Płyn micelarny to kosmetyk który zawsze musi być na półce w mojej łazience. Wieczorem wykonuje nim wstępny demakijaż, rano przemywam nim twarz przed nałożeniem kremu, idealnie się sprawdza na wyjazdach, gdzie czasami w "warunkach polowych" nie mam dostępu do bieżącej wody. Kosmetyk niezastąpiony :)

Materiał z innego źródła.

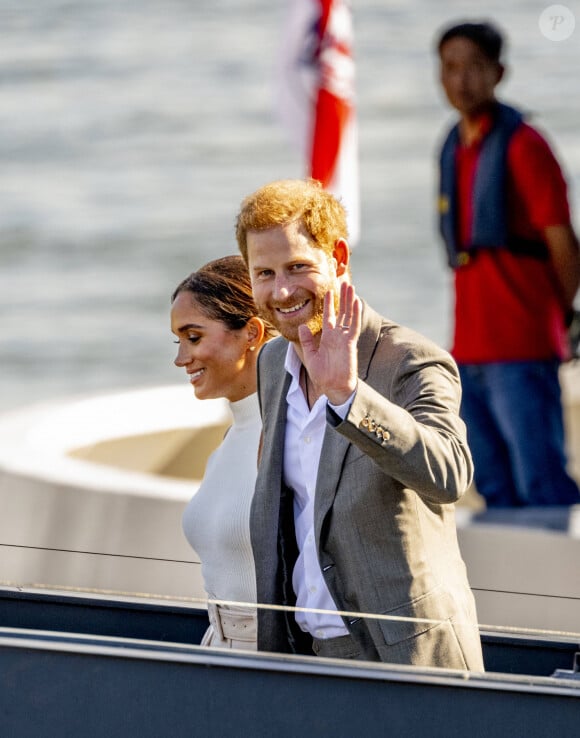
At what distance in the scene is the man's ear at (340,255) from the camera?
1.95 m

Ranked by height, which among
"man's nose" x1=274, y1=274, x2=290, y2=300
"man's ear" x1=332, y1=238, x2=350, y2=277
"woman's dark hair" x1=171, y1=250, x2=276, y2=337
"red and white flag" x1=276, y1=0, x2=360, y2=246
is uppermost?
"red and white flag" x1=276, y1=0, x2=360, y2=246

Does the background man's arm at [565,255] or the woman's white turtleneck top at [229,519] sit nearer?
the woman's white turtleneck top at [229,519]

Lubię testować nowe kosmetyki więc gdy mój ulubieniec z Garniera dobijał dna w moje łapki wpadł Lirene ultra-nawilżający płyn micelarny z błękitną algą o którym troszkę Wam opowiem.
Zapraszam :)
Płyn zamknięty jest w dużej ekonomicznej butelce (400ml) zamykanej na klik/zatrzask.
Butelka przezroczysta z etykietą z błękitnymi akcentami i granatowymi napisami.

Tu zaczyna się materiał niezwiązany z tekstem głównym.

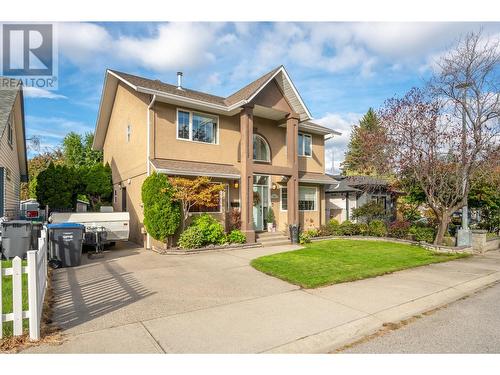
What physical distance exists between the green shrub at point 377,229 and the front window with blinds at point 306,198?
3590 millimetres

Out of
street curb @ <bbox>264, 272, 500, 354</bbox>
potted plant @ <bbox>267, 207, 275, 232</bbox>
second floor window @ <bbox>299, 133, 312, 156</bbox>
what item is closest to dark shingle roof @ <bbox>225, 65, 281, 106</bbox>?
second floor window @ <bbox>299, 133, 312, 156</bbox>

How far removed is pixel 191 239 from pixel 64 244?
4494 millimetres

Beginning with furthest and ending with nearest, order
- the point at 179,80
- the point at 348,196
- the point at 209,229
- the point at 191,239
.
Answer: the point at 348,196
the point at 179,80
the point at 209,229
the point at 191,239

Napisy się nie zdzierają, butelka pomimo iż przeżyła ze mną kilka podróży dalej wygląda estetycznie.
Zapach przyjemny, dość intensywny jednak mi to nie przeszkadza.

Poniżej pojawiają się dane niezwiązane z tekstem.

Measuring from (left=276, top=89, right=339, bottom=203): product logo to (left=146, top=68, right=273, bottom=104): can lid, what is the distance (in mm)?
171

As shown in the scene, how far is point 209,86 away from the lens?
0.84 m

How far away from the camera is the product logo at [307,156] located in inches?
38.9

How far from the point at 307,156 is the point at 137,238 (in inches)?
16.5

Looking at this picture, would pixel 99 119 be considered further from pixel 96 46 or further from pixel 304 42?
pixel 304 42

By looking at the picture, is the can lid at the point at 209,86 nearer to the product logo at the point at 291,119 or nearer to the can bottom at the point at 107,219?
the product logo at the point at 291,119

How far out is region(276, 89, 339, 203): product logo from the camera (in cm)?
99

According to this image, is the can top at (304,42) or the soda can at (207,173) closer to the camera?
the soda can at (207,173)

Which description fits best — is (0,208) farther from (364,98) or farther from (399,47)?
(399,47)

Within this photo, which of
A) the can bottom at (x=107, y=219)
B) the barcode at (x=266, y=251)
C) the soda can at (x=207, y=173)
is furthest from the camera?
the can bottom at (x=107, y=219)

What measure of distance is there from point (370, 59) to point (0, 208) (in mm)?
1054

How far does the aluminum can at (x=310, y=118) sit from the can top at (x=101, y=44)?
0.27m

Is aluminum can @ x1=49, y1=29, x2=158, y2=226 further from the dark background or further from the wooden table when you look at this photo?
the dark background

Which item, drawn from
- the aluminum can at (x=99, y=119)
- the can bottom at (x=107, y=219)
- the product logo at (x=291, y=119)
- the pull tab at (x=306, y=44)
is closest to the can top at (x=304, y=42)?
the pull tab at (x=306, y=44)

Jak się sprawdził? U mnie bardzo dobrze. Nie podrażnia, skutecznie usuwa makijaż (nie wiem jak z makijażem wodoodpornym), skórę pozostawia przyjemnie świeżą, nie pozostawia uczucia ściągnięcia.
Dodatek mikroelementów soli morskiej i gliceryny zapobiega utracie nawilżenia, koi podrażnienia.
Wiele płynów micelarnych przy demakijażu powoduje u mnie pieczenie oczu jednak na szczęście przy używaniu tego kosmetyku nie ma mowy o pieczeniu.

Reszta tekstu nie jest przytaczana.